Source texts of formatted documents
[Start of section]

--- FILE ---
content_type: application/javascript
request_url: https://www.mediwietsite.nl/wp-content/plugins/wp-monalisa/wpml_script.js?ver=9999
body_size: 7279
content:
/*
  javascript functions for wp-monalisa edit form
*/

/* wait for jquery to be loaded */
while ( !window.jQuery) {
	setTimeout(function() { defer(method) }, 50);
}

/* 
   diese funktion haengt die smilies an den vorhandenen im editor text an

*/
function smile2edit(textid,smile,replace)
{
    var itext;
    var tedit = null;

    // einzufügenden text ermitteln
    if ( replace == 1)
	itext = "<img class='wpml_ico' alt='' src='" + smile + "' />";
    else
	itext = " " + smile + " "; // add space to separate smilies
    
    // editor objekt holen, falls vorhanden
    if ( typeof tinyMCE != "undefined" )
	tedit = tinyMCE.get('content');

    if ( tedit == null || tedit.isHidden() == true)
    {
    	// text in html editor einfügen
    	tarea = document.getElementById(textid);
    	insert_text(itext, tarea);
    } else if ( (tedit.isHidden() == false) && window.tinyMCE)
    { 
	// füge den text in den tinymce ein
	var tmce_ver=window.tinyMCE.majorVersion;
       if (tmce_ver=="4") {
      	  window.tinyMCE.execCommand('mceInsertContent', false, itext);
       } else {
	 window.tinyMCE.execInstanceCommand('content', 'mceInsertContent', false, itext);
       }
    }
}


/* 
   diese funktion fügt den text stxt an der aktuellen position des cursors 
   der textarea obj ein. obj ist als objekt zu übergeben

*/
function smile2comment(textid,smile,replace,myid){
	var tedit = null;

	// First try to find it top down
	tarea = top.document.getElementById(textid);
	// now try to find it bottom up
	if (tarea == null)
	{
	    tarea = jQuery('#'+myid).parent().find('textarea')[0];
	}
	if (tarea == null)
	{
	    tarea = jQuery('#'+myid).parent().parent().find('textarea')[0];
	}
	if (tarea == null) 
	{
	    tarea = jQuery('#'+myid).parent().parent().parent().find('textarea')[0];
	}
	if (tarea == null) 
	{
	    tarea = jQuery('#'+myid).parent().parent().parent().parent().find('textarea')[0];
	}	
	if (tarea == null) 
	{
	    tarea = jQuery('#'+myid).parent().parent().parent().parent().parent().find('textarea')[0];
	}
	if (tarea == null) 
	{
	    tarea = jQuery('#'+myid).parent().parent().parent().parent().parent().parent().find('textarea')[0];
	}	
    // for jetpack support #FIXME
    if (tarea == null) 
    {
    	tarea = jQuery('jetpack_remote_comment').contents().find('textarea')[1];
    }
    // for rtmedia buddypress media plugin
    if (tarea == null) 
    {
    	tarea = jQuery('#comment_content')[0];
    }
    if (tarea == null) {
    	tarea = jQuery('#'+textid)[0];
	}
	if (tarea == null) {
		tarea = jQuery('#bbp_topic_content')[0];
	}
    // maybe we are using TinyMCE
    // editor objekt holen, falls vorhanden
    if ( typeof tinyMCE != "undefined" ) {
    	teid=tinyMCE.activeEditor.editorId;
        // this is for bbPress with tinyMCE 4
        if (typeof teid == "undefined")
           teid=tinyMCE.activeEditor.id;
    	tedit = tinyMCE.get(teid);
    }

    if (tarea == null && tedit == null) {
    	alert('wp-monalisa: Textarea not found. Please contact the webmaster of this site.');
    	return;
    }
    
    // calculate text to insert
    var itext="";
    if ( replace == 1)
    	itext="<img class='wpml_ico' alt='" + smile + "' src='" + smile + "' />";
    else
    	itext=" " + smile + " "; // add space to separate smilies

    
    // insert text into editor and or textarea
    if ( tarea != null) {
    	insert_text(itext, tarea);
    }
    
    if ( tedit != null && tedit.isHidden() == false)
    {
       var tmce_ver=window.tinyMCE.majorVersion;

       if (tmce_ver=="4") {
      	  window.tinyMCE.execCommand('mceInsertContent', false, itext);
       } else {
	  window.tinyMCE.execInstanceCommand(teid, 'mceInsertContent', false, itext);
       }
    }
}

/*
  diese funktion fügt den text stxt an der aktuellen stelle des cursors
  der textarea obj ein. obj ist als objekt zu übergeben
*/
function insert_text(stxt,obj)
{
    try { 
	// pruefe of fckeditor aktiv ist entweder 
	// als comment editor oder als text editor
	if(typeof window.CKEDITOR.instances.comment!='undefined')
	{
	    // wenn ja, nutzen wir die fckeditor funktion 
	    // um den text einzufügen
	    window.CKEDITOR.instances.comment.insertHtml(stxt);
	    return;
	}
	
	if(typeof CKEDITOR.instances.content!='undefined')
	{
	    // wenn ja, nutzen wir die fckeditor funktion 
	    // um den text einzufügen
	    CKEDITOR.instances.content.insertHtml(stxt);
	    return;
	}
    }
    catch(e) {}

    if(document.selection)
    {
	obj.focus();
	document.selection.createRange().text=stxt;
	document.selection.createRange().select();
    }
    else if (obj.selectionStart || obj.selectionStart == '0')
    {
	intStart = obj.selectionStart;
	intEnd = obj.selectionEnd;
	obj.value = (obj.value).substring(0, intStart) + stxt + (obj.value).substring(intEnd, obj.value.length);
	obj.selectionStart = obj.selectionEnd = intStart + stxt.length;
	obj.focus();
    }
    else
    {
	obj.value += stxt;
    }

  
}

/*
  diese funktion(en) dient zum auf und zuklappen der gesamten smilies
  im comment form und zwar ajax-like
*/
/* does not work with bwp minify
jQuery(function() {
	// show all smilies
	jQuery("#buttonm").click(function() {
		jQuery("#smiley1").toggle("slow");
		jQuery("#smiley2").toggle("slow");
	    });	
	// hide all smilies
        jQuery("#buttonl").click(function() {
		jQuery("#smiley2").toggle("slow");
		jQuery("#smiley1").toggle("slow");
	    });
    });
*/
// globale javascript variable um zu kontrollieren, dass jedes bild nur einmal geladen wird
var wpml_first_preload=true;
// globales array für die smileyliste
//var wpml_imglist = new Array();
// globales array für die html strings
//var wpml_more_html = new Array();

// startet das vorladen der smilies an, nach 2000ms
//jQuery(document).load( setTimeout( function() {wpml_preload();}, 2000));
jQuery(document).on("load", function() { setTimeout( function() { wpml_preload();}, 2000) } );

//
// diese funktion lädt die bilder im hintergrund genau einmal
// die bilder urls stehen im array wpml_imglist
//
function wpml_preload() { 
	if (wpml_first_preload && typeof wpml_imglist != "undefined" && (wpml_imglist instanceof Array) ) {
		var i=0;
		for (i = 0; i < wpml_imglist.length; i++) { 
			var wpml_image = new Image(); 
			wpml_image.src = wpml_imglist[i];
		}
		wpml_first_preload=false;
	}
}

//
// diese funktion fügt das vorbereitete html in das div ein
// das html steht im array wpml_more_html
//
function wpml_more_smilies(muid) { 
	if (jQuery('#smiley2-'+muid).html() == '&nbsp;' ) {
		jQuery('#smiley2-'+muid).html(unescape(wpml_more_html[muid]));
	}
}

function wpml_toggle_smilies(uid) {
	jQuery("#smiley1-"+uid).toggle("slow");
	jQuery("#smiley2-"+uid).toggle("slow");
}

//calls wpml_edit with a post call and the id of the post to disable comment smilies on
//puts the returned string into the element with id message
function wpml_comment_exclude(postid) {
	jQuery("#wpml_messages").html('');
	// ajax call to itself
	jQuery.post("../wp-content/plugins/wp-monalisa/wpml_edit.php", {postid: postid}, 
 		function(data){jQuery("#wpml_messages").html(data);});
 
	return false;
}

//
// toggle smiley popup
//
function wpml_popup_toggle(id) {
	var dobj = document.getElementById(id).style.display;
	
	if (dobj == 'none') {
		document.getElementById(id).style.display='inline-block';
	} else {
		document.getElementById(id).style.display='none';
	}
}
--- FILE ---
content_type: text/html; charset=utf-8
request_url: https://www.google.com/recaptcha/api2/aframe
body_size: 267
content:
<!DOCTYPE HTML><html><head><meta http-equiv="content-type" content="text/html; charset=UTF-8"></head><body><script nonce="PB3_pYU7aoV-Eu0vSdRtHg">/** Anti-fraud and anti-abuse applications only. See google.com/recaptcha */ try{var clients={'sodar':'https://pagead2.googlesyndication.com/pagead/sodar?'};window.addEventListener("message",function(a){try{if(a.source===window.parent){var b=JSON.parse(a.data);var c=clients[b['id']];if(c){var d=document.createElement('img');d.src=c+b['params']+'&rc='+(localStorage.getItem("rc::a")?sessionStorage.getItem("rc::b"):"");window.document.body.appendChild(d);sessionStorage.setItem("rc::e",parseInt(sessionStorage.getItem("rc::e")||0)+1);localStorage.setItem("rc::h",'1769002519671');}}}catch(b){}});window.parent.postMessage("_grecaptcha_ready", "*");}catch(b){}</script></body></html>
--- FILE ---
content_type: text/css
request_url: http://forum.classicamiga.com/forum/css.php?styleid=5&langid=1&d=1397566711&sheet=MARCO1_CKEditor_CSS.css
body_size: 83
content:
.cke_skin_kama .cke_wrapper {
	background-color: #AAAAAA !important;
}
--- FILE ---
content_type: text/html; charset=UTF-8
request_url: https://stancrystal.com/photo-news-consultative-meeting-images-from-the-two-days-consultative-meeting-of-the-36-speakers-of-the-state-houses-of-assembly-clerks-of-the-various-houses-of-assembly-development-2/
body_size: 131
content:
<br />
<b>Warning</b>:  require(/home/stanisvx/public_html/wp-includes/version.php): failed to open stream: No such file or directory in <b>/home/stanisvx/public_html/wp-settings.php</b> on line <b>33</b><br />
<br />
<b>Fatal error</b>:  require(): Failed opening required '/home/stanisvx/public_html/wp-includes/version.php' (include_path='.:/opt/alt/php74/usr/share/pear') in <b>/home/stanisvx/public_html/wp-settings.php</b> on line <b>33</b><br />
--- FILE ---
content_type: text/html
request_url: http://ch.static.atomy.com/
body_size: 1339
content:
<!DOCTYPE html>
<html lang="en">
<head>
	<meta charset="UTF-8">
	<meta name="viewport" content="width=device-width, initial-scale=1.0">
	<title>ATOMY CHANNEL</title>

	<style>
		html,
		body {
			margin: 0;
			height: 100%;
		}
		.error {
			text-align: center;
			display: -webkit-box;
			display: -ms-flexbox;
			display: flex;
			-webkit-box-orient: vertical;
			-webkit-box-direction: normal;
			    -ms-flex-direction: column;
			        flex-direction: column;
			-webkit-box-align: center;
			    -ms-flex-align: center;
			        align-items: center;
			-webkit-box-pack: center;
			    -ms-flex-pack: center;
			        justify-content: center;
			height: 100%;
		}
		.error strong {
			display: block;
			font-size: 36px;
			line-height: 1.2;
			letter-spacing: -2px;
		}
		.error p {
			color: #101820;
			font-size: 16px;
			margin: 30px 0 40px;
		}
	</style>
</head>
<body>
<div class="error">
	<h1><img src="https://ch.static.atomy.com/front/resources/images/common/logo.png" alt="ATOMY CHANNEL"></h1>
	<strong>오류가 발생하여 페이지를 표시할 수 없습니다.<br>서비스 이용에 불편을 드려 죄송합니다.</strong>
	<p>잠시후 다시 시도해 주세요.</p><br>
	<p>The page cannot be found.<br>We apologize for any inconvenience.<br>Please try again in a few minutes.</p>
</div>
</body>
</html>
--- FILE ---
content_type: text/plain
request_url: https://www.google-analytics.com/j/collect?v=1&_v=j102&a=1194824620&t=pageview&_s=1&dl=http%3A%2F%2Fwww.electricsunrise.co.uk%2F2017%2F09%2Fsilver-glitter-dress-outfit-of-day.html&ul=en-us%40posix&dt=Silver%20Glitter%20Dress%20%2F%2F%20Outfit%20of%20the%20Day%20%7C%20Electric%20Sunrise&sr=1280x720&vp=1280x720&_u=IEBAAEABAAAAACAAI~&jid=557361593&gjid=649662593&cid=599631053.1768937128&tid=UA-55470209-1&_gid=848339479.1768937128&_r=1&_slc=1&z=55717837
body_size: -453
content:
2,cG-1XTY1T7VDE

[End of section]

• Problem to solve
Show, from the entries above, every line that includes the string "activeEditor".

• Response to the exercise
    	teid=tinyMCE.activeEditor.editorId;
           teid=tinyMCE.activeEditor.id;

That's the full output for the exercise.